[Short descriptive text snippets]

◇ ◇ ◇ ◇ ◇

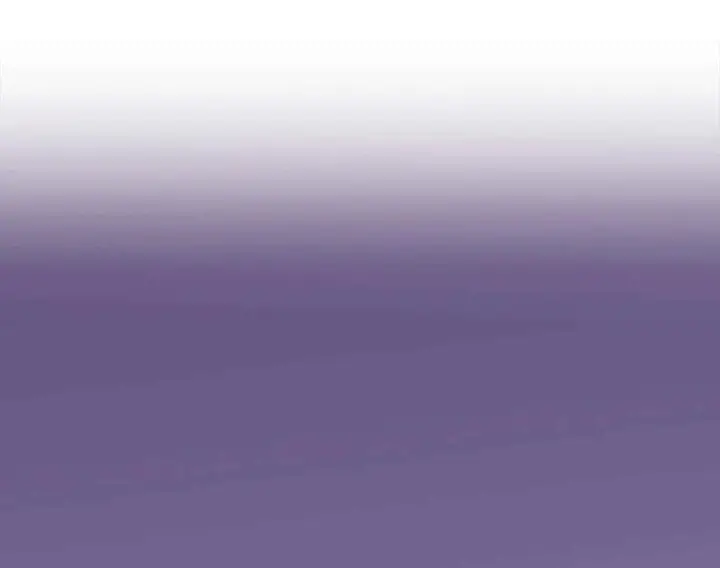 image-komik-sok-gung-hap-consulting-chapter-48-70/75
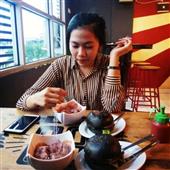 TRỨ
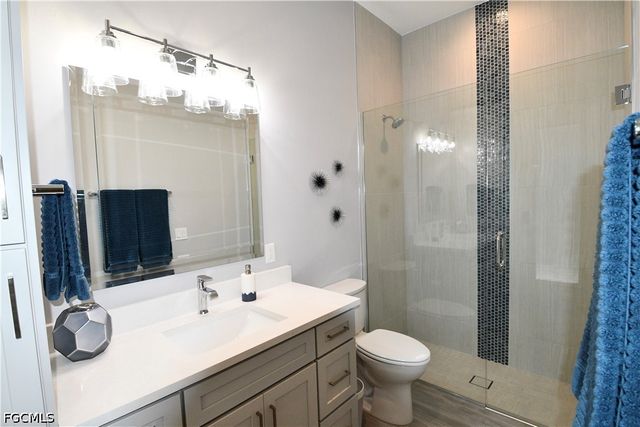 5328 SW 22nd AVE, Cape Coral, FL 33914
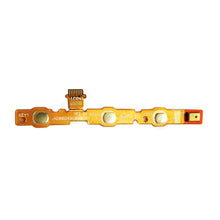 Load image into Gallery viewer, Power Button &amp; Volume Button Flex Cable for Google Nexus 7 (2013)
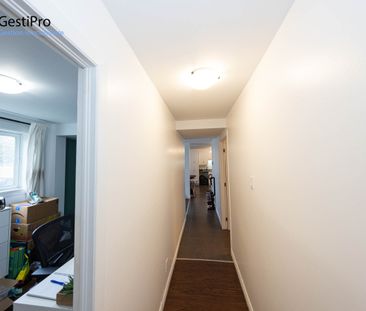 10 St-Jules (A-B-C) - Photo 6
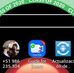 Profile Picture of Jean Claros (@jean.claros.988) on Facebook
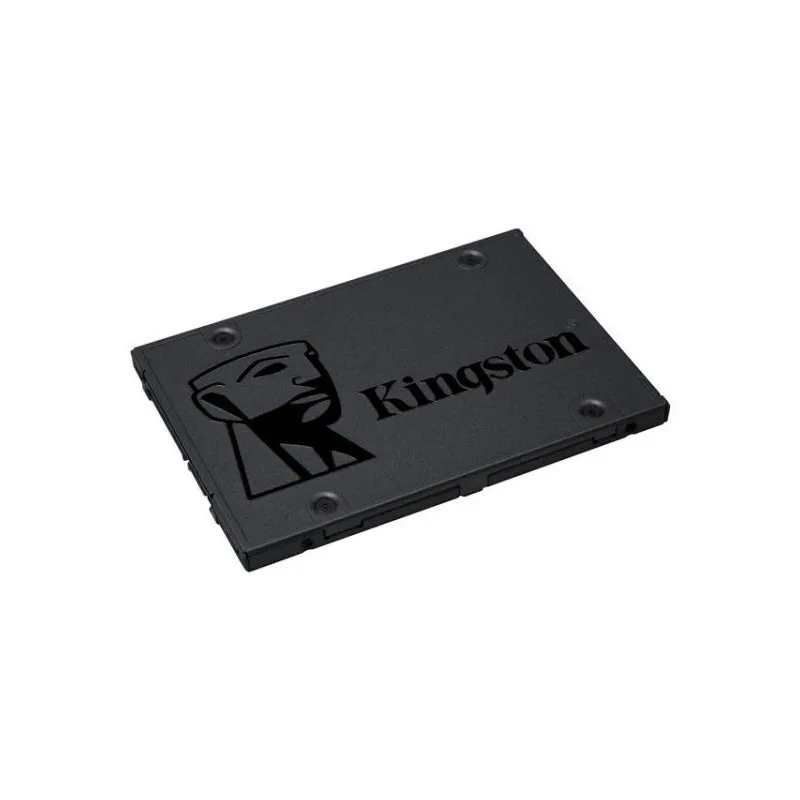 KNG SSD 480GB 2.5" 7mm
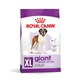 Корм для собак гігантських порід Royal Canin Giant Adult 15 кг - зображення 1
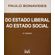 Do-estado-liberal-ao-estado-social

◇ ◇ ◇ ◇ ◇

**What to do**
Set out every line of text in the material as a numbered list, skipping blank lines. Leave the pictures out of your answer.

**Solution for this problem**
1.  image-komik-sok-gung-hap-consulting-chapter-48-70/75
2.  TRỨ
3.  5328 SW 22nd AVE, Cape Coral, FL 33914
4.  Load image into Gallery viewer, Power Button &amp; Volume Button Flex Cable for Google Nexus 7 (2013)
5.  10 St-Jules (A-B-C) - Photo 6
6.  Profile Picture of Jean Claros (@jean.claros.988) on Facebook
7.  KNG SSD 480GB 2.5" 7mm
8.  Корм для собак гігантських порід Royal Canin Giant Adult 15 кг - зображення 1
9.  Do-estado-liberal-ao-estado-social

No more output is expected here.